◆ Study text
___

I've run the test on my setup. (neat test by the way).

but my config varies from others.

...

Thanks -- and thanks for posting your results. Your system is an excellent example of good quality components which work well together, and were designed to deliver the full realizable throughput of its specs.

 

A couple of additional tests I'd find interesting:

 

1) ./drivetest.sh l m  (I assume these are the drives on the ARC-1200.)

1a) ./drivetest.sh bg l m

 

[i'm curious how well a no-compromise PCIe x1 2-drive controller performs. (See below for my result on the bargain-bin variety.)]

 

and

 

2) ./drivetest.sh bg b c d e f g h i j k l m n o p q r s

  [ showing no mercy :) ]

 

I recently picked up a HighPoint Rocket 620, a 2-port PCIe v2 x1 controller using a Marvell 9128. Results:

(sequential)

___

◆ Complete the following
- a) In the drive-test post, what do these say?
(i) On which controller does the writer assume drives l and m sit?
(ii) Which command is listed as test 1a?
(iii) Which chip does the HighPoint Rocket 620 use?
- b) Retype the drive-test post, starting with "but my config" and going on through "on the ARC-1200.)".

◆ Data provided
___

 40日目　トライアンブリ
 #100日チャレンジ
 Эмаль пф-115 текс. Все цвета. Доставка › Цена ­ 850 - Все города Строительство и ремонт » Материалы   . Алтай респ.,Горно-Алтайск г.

___

◆ List of answers
- a)
(i) The ARC-1200.
(ii) ./drivetest.sh bg l m
(iii) A Marvell 9128.

- b)
but my config varies from others.

...

Thanks -- and thanks for posting your results. Your system is an excellent example of good quality components which work well together, and were designed to deliver the full realizable throughput of its specs.

 

A couple of additional tests I'd find interesting:

 

1) ./drivetest.sh l m  (I assume these are the drives on the ARC-1200.)